■ PASSAGE TO READ ■
━━━

Statistical analysis
In comparisons of two classes of normally-distributed data, such as gene expression levels, we used the two-tailed Student’s t test. We used the one-tailed Mann- Whitney U test to compare two classes of non-normally distributed data, such as TIL levels in pathological sections, ssGSEA scores, ITH scores, TMB, and HRD scores. Fisher’s exact test was utilized to analyze the association between two categorical variables. To adjust for P-values in multiple tests, FDRs were calculated using the Benjamini-Hochberg method (37). We performed all statistical analyses with the R programming language (version 3.6.1).
Results
Clustering analysis identifies two immune subtypes of KIRC
Based on the enrichment scores of 28 immune cell types (27), hierarchical clustering identified two subtypes of KIRC consistently in the four transcriptome datasets (TCGA-KIRC, GSE29609, GSE40435, and GSE73731) (Figure 1A). The two subtypes showed high and low enrichment scores of these immune cells, termed Immunity-H and Immunity-L, respectively. These consistent clustering results demonstrated the reproducibility of this subtyping method. Furthermore, we performed PCA of the TCGA-KIRC cohort based on their ssGSEA scores of the 28 immune signatures and confirmed both subtypes to be clearly distinguished (Figure 1B).
Figure 1 Clustering analysis identifies two immune subtypes of KIRC based on transcriptomic profiles. (A) Based on the enrichment scores of 28 immune cell types, hierarchical clustering uncovers two immune subtypes of KIRC (Immunity-H and Immunity-L), consistently in four transcriptome datasets. (B) Principal component analysis (PCA) shows both subtypes to be clearly distinguished based on the enrichment scores of the 28 immune signatures in the TCGA-KIRC cohort.
In TCGA-KIRC, the pathological slides data confirmed that the percentages of TILs were significantly higher in Immunity-H than in Immunity-L KIRCs (P = 0.01); the percentages of stromal cells were also higher in Immunity-H than in Immunity-L KIRCs (P = 0.007); however, the percentages of tumor cells were lower in Immunity-H than in Immunity-L KIRCs (P = 0.007) (Figure 2A). As expected, the immune scores and stromal scores by ESTIMATE (29) were significantly higher in Immunity-H versus Immunity-L KIRCs in all four datasets (P < 0.01) (Figure 2B). By contrast, tumor purity was significantly lower in Immunity-H than in Immunity-L KIRCs. Interestingly, we observed that the abundance of exhausted CD8+ T cells was significantly higher in Immunity-H than in Immunity-L KIRCs, consistently in the four datasets (P < 0.05) (Figure 2C).

━━━

■ DATA UNDER STUDY ■
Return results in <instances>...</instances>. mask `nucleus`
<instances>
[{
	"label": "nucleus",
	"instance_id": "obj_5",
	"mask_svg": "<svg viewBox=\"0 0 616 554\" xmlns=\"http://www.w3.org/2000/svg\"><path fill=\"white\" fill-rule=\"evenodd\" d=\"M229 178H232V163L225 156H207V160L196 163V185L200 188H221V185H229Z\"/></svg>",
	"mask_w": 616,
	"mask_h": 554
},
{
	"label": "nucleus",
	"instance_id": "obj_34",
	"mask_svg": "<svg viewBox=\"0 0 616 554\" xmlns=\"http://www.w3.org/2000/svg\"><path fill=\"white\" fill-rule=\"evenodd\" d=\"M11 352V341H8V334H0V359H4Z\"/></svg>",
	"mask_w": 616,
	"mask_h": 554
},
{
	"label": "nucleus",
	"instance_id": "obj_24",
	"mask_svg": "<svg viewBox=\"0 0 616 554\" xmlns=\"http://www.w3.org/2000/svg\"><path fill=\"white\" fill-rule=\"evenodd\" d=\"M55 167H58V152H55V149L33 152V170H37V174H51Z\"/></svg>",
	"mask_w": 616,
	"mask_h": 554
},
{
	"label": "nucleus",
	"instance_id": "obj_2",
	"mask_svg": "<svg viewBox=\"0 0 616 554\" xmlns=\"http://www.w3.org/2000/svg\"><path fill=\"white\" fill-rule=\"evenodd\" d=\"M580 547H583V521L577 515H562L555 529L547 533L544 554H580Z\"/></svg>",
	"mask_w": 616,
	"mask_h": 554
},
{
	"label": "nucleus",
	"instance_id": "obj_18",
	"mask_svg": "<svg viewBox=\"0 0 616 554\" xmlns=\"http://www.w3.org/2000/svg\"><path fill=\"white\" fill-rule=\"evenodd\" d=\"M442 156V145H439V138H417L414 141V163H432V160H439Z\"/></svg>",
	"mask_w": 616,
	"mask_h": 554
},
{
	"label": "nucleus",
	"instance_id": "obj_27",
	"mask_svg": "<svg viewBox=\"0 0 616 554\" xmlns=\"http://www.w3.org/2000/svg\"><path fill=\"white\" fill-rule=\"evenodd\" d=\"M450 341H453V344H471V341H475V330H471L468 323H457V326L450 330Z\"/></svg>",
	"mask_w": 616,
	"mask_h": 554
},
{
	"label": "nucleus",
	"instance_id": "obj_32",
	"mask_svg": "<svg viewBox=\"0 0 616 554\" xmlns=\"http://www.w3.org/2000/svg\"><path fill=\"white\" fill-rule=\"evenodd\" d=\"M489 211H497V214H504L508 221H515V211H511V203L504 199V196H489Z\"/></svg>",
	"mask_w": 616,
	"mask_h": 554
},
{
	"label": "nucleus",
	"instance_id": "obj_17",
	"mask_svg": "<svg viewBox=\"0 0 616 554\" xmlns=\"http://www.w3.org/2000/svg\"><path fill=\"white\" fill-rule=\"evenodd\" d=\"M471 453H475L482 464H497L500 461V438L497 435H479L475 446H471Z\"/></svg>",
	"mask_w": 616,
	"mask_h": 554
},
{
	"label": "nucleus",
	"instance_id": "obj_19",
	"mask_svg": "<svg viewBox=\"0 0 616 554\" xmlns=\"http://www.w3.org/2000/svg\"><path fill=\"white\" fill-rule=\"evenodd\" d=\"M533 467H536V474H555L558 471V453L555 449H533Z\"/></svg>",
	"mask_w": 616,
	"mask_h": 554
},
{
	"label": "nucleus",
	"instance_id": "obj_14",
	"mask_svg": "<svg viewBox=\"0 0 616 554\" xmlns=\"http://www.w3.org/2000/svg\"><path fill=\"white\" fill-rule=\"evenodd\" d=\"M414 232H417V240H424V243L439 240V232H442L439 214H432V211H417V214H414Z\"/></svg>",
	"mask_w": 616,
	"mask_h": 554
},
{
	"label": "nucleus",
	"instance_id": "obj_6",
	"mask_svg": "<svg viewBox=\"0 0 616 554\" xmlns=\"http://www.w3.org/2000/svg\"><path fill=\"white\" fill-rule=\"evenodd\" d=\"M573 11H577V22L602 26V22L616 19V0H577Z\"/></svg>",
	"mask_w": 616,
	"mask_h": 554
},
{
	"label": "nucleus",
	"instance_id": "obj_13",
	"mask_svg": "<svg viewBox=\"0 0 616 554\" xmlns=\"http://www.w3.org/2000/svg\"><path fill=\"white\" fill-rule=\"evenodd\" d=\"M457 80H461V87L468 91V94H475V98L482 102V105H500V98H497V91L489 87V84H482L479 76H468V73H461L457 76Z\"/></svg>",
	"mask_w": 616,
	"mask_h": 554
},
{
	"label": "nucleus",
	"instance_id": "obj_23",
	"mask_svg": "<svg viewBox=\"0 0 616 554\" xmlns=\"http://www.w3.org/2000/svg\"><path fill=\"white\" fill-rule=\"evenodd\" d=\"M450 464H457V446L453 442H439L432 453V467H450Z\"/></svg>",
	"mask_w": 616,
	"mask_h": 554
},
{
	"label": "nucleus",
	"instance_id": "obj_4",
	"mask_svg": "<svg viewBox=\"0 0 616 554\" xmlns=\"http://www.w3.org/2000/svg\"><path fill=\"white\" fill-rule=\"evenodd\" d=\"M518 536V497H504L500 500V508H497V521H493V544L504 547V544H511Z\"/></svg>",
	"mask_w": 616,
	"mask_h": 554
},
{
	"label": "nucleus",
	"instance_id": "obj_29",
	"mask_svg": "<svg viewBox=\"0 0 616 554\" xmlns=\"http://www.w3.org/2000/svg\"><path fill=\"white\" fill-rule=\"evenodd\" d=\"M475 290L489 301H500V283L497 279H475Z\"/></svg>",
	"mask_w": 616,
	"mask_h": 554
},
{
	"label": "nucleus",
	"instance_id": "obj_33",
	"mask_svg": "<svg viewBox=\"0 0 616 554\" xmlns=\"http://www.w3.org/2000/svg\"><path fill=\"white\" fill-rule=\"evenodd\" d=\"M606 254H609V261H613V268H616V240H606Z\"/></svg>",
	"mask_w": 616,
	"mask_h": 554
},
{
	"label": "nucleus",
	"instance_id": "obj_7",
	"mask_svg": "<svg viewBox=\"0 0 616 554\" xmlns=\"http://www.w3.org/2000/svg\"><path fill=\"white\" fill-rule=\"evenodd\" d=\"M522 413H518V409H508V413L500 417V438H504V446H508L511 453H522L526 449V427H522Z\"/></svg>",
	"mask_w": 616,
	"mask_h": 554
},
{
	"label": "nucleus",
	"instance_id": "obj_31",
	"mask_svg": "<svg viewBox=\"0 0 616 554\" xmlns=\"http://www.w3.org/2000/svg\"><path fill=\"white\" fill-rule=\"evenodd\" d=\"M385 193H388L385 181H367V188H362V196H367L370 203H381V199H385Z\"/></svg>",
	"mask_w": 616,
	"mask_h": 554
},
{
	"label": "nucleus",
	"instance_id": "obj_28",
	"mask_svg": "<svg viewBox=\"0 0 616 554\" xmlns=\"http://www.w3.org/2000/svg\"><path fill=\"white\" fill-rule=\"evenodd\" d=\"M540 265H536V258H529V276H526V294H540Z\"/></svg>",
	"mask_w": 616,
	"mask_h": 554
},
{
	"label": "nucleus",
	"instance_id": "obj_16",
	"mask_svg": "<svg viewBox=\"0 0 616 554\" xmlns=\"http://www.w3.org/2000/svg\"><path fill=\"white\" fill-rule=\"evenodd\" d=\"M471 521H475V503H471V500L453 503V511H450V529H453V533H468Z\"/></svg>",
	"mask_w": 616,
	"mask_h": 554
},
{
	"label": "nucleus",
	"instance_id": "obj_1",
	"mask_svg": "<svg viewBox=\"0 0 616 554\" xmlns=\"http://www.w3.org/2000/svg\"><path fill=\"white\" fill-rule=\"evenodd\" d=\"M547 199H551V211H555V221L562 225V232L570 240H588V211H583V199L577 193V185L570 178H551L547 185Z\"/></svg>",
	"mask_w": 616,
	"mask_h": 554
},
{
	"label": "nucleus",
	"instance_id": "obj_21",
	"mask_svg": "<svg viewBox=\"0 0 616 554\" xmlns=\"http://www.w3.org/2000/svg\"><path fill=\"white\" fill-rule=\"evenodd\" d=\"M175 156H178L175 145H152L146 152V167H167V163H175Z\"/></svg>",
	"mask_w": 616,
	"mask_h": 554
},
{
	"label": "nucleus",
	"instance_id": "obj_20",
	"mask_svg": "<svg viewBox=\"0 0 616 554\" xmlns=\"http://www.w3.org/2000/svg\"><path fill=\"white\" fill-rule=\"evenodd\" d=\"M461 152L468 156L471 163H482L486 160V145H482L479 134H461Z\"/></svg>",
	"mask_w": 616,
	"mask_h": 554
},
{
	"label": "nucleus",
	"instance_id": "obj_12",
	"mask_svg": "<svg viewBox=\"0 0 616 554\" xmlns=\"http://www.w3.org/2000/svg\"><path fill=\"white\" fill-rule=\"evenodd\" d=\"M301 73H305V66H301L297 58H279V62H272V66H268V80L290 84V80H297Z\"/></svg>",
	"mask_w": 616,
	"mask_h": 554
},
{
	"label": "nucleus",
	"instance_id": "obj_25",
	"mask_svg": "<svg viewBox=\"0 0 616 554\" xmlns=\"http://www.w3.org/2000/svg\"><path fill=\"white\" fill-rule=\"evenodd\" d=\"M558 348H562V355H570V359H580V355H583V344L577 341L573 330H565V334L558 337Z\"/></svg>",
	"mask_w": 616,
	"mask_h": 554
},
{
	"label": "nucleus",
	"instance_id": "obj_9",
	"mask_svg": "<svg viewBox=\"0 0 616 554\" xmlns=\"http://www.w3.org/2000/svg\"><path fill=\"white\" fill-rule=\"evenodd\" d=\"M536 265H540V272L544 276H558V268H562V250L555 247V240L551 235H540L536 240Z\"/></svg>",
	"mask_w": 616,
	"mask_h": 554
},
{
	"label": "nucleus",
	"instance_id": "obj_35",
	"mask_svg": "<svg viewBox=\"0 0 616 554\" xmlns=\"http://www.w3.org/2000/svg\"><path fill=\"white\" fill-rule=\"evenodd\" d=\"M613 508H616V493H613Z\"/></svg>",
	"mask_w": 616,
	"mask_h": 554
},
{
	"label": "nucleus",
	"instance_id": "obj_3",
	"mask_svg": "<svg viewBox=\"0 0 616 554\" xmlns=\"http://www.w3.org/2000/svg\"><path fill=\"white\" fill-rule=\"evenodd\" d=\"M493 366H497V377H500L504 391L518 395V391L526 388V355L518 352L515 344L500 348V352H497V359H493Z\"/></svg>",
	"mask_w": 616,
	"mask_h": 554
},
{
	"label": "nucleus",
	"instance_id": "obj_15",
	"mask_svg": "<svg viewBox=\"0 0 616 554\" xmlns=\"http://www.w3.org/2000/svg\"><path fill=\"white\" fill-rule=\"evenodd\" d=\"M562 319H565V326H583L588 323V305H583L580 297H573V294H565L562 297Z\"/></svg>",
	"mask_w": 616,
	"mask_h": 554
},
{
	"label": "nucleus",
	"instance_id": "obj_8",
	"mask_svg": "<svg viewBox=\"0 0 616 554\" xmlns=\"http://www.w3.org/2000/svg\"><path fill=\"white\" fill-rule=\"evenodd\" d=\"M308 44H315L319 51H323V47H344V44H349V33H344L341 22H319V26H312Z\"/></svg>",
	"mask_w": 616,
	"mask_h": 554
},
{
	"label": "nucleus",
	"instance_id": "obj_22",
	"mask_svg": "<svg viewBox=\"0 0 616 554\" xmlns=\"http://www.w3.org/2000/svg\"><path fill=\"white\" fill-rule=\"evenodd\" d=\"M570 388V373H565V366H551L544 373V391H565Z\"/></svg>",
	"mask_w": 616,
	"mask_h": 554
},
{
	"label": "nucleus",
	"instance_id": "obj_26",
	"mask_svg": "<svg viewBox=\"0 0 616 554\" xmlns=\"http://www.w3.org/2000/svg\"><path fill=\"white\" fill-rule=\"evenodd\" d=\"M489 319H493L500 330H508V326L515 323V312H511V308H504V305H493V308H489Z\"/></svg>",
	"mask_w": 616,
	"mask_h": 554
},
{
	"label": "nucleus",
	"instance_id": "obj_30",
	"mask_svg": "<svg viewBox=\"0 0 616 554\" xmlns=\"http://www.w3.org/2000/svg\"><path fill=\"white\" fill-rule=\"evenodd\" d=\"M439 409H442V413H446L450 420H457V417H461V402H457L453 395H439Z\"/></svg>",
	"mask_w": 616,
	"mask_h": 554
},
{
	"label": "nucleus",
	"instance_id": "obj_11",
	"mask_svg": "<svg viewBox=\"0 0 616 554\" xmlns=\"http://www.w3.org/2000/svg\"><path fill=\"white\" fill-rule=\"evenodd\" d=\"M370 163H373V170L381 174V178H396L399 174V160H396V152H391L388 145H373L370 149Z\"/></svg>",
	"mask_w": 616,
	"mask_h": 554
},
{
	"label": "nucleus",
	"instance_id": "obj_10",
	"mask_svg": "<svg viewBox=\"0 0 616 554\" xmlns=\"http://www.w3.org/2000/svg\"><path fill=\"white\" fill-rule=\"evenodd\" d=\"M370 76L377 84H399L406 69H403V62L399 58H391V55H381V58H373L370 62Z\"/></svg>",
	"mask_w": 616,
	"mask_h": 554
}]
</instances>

━━━

Please copy the passage between "In TCGA-KIRC, the" and "0.05) (Figure 2C).", inclusive, substituting "tumor cell fraction" for "tumor purity". The data after the passage are separate material.

In TCGA-KIRC, the pathological slides data confirmed that the percentages of TILs were significantly higher in Immunity-H than in Immunity-L KIRCs (P = 0.01); the percentages of stromal cells were also higher in Immunity-H than in Immunity-L KIRCs (P = 0.007); however, the percentages of tumor cells were lower in Immunity-H than in Immunity-L KIRCs (P = 0.007) (Figure 2A). As expected, the immune scores and stromal scores by ESTIMATE (29) were significantly higher in Immunity-H versus Immunity-L KIRCs in all four datasets (P < 0.01) (Figure 2B). By contrast, tumor cell fraction was significantly lower in Immunity-H than in Immunity-L KIRCs. Interestingly, we observed that the abundance of exhausted CD8+ T cells was significantly higher in Immunity-H than in Immunity-L KIRCs, consistently in the four datasets (P < 0.05) (Figure 2C).